Augustin Pierre Bienvenu Chenu, also known as Fleury Chenu (12 May 1833, Briançon - 9 May 1875, Lyon) was a French painter; known for his local landscapes and hunting scenes.

==Biography==
His father was a master tailor who worked for the Sixth "Régiment de Ligne". He spent most of his childhood in Briançon, where the beauty of the local countryside inspired him to make landscape drawings. In 1846, his family moved to Lyon and he entered the École Nationale des Beaux-arts, where he studied design and painting with Michel Philibert Genod and Claude Bonnefond.

His career began poorly and financial difficulties forced him to take work painting the ceiling at the local casino. Beginning in 1854, he participated in the local salons and attracted positive attention there, but failed to acquire a clientele outside of Lyon. He finally gained some nationwide attention with his showing at the International Exposition of Paris in 1867; notably with his tableau depicting the Carthusians in Lyon.

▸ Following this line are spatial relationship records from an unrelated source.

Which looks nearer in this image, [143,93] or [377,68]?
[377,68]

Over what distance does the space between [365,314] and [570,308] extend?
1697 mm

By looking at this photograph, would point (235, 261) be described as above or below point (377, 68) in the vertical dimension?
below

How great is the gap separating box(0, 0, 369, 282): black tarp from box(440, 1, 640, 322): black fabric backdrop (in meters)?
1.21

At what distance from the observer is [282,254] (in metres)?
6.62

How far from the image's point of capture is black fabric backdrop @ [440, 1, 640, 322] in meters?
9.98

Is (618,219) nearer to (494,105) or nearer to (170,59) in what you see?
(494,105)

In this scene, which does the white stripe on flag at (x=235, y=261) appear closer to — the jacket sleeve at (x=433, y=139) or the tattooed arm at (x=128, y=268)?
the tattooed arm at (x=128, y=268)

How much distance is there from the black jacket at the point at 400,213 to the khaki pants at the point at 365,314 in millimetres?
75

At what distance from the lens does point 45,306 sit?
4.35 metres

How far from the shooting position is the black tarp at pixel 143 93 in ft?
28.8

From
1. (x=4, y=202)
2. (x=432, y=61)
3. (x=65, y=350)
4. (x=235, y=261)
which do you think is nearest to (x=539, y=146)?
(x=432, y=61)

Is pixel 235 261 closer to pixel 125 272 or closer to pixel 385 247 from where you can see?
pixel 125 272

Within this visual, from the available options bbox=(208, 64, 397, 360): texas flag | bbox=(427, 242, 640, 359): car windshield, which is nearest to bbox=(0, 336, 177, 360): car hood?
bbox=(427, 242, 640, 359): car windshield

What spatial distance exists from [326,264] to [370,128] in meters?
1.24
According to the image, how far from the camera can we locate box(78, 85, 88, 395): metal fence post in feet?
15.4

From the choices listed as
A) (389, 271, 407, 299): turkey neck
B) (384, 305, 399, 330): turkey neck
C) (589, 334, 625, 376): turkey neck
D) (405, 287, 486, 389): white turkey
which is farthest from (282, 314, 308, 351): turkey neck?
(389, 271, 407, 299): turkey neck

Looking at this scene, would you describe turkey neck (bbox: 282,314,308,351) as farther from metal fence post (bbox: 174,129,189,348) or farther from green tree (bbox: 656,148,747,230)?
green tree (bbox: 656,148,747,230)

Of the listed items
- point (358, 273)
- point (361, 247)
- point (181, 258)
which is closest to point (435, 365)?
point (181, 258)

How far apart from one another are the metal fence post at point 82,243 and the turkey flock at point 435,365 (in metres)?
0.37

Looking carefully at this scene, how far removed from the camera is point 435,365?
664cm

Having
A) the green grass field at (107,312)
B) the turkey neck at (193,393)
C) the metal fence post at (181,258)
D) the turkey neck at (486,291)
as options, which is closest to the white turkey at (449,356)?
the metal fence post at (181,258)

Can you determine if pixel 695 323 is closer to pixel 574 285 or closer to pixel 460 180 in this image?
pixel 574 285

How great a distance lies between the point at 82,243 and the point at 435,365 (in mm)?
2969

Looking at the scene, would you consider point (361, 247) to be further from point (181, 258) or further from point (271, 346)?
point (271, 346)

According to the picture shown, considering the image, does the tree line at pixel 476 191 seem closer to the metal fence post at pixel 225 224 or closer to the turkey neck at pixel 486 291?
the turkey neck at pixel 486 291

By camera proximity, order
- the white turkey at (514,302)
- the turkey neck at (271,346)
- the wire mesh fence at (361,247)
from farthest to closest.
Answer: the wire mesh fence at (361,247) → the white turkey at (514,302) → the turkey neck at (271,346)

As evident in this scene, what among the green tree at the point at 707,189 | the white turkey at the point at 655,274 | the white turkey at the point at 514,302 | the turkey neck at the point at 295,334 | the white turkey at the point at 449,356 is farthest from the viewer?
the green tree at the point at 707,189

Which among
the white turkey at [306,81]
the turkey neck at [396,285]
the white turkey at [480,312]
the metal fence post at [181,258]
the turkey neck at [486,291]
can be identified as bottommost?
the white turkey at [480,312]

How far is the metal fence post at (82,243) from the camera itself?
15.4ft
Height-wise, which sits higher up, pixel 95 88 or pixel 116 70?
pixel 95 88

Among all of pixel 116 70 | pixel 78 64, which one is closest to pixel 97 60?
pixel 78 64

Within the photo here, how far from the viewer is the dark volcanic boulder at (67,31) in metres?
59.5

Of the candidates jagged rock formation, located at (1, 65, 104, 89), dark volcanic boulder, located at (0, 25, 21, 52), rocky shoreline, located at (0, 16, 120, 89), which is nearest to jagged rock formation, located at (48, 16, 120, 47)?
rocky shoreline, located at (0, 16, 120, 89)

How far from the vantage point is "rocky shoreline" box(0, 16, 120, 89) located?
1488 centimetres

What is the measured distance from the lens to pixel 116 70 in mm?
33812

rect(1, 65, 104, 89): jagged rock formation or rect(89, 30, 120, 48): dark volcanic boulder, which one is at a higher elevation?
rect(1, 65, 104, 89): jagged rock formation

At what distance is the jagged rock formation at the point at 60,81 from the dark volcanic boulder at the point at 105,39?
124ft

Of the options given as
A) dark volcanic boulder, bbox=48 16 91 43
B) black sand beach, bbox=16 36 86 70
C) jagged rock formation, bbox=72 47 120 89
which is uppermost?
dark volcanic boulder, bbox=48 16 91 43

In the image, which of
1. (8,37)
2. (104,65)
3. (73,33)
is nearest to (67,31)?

His fame was established by a series of genre scenes of life in Lyon; two of which were acquired by the government and put on display at the Musée du Luxembourg. These purchases insured his financial security, but his career was short as he died of a heart ailment in 1875, just three days before his forty-second birthday.

Today, he is known primarily for hunting scenes and snowy landscapes. He was, in fact, sometimes called the "peintre de la neige" (Snow painter). In addition to his canvases, he also did decorative work in Lyon at the Hôtel de l'Europe and the Palais de la Bourse.